_PASSAGE PROVIDED:_
Black market foreign currency traders who spoke on condition of anonymity said they would receive US$10 000 and RTGS$10 000 everyday to feed the parallel market but the suppliers have since stopped. Yesterday, the rates had tumbled significantly as the RTGS dollar was trading at between 6,1 and 6,5 to the American dollar on the parallel market.

“We used to receive large amounts everyday so that we would buy and sell at a profit in the streets. Business was brisk because we would be able to cash in and make 80 percent profit on a daily basis. We would be assured that every day the rate goes up and that would give us every reason to stay in the streets but things have changed ever since the multi-currency system ended on Monday. Most of my colleagues have since disappeared because suppliers from Harare who would give us the cash have since stopped,” said one illegal street money changer.

A snap survey by The Manica Post this week showed that most street money changers plying their trade in Mutare Central Business District had since vanished from the streets because ‘business’ was no longer viable.

_TASK SET:_
1: In the passage on Mutare's street money changers, what range was the RTGS dollar trading at against the American dollar on the parallel market yesterday?
2: Write what comes next in the passage on Mutare's street money changers, starting after its last sentence.
The lines after this passage play no part in the work.

_DATA EXTRACT:_
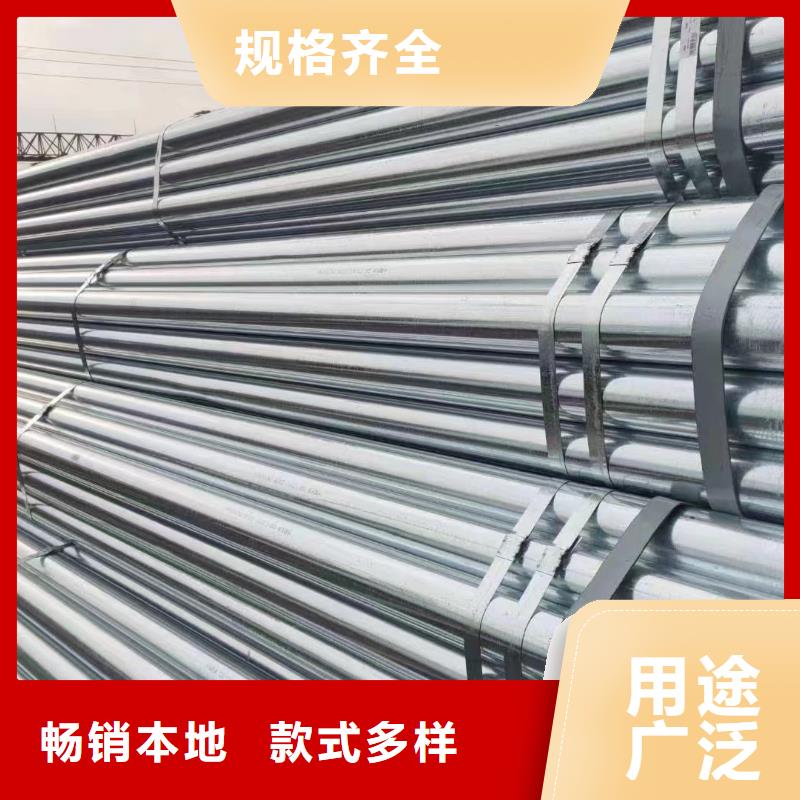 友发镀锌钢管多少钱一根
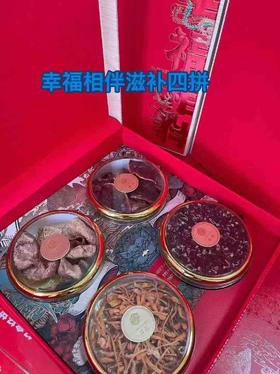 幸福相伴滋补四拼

_RESPONSES IN ORDER:_
1: Between 6,1 and 6,5 to the American dollar.

2:
Another street money changer had this to say: Those who used to supply us with EcoCash and cash have stopped soon after the announcement of the scrapping off of the multi-currency, a development which saw most of our colleagues leaving the streets. We had more customers who would come with US dollars and then we wire some money through Zipit or EcoCash.

“This has since stopped because the rate has tumbled. I personally got some money which was in my EcoCash account frozen because I would be involved in a lot of transactions. Clients from agents such as Mukuru and Western Union are now opting to keep their money or visit bureaux de changes for safety and higher rates.”

Said another illegal money changer, who has now switched to selling second hand clothes: “Money changing had remained one of the few viable income-generating activities for ordinary people like us working for those in high places who have access to both cheap foreign currency and big RTGS balances. We are grounded and I have since surrendered the EcoCash account to my bosses, who would send me because, like most of us, I was working for someone.

“We however hope that the Government will deal decisively with the forex tycoons or else no amount of legislation will kill the money changing business.”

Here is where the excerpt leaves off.